What effect are mobile phones having on your adolescent's brain?
A new British study just announced today will investigate whether the use of wireless technologies might affect children’s cognitive development. To date, scientist say they remain uncertain as to whether children’s developing brains are "more vulnerable than adults’ brains, due to their developing nervous system, enhanced absorption of energy in head tissue, and increased cumulative exposure over their lifetime."
The independent three year study led by researchers from Imperial College London starts in September and is the largest of its kind. Named the Study of Cognition, Adolescents and Mobile Phones (SCAMP), scientists plan to measure memory and attention in approximately 2500 students from more than 160 secondary schools in the London area starting at ages 11 to 12 years old.
According to researchers in the UK, 70 percent of 11 to 12 year olds and 90 percent of 14 year olds own a mobile phone.
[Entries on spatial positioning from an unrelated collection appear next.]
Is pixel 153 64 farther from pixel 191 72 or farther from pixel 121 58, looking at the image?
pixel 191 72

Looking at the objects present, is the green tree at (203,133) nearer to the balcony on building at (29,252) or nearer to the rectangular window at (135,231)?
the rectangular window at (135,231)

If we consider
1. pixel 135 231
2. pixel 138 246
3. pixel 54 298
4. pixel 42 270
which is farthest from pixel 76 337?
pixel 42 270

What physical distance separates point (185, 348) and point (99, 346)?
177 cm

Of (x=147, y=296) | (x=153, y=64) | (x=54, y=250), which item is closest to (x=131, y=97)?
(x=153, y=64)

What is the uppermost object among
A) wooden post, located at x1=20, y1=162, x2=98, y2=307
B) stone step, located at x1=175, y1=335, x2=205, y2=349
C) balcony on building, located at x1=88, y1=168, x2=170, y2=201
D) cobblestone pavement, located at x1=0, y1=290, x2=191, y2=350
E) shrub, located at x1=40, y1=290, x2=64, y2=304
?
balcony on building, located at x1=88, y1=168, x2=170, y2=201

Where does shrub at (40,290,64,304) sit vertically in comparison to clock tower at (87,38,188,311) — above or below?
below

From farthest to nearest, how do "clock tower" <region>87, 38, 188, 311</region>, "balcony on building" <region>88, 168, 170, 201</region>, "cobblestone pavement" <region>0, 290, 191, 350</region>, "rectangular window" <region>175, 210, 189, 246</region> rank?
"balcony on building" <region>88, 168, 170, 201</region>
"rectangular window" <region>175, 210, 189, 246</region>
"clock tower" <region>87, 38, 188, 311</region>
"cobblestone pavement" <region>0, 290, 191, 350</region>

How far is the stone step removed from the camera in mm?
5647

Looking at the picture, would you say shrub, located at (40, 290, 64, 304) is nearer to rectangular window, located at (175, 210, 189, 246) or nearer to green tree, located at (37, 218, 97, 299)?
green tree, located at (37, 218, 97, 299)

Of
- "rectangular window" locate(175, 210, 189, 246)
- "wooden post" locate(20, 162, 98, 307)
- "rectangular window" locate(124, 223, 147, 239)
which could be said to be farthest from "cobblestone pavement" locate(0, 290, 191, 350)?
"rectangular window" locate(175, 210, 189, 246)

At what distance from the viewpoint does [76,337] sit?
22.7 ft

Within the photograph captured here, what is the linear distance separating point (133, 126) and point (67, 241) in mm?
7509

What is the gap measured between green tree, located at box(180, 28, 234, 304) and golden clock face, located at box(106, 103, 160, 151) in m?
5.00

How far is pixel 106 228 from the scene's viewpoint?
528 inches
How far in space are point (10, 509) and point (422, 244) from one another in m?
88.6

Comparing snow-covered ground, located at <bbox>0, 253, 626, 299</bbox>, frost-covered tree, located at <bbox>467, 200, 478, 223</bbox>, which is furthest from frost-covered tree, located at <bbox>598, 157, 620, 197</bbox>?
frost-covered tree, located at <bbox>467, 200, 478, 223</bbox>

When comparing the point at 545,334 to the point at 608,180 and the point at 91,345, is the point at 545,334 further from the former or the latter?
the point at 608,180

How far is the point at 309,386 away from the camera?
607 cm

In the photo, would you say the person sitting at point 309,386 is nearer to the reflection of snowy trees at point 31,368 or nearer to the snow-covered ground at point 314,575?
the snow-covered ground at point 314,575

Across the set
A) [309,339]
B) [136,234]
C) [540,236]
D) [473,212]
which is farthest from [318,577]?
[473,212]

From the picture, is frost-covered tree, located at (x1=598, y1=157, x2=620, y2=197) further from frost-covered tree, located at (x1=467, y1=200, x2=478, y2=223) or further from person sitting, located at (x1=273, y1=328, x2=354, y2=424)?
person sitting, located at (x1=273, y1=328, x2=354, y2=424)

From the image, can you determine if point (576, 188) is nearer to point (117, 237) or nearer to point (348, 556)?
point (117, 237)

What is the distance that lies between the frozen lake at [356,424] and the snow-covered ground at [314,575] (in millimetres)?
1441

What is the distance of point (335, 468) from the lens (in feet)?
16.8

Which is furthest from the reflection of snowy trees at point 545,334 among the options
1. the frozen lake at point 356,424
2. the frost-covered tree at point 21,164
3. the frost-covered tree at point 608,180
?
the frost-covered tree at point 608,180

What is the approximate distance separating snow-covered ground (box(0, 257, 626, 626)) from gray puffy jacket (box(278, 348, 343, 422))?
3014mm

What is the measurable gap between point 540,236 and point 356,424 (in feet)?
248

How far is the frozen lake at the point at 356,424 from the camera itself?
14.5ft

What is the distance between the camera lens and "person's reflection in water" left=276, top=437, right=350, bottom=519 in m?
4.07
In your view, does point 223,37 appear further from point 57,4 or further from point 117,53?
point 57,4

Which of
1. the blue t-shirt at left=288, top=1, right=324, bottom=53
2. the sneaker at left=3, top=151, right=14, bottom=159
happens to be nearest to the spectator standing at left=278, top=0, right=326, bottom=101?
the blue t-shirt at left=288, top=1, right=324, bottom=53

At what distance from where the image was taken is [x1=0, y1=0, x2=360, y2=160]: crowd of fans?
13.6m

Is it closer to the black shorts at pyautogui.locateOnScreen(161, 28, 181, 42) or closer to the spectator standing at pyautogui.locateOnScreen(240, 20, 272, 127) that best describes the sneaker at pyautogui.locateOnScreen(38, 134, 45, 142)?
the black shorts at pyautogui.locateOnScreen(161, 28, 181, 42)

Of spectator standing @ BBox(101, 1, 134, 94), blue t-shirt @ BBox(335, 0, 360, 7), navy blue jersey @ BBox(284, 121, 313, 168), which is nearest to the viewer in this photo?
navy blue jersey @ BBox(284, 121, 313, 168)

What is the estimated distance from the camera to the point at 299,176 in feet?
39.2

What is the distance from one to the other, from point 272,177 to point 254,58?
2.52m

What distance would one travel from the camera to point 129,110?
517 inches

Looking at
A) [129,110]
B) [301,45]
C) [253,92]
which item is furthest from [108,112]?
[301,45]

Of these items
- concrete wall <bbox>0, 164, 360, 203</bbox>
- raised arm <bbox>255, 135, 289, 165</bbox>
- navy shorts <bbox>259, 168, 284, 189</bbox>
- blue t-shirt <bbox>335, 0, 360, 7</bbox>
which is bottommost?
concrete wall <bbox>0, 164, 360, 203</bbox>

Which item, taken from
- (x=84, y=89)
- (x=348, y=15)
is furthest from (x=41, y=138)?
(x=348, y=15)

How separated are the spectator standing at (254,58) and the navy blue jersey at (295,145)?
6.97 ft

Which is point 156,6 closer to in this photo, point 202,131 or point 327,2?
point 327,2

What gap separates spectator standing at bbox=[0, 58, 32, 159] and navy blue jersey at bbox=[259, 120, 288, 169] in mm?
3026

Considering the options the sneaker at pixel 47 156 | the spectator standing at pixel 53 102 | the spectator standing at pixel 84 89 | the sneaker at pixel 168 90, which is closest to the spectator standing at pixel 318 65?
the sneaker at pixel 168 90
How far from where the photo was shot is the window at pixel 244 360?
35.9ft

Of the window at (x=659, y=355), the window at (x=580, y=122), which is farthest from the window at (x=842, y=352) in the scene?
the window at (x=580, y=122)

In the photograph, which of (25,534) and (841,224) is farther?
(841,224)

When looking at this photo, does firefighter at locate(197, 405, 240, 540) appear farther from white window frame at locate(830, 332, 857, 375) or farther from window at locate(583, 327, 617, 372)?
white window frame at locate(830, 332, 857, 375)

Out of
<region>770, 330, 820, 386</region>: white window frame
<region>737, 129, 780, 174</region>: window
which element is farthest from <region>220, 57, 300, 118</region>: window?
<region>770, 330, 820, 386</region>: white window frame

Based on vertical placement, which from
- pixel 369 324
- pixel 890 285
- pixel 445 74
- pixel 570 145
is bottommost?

Professor Paul Elliott, Director of the MRC-PHE Centre for Environment and Health at Imperial College London, and co-investigator of the study, says “Scientific evidence available to date is reassuring and shows no association between exposure to radio frequency waves from mobile phone use and brain cancer in adults in the short term (less than 10 years of use). But the evidence available regarding long term heavy use and children’s use is limited and less clear.” Researchers say only two European studies have focused on childhood cancers and mobile phone use. One reported no association and the other is ongoing.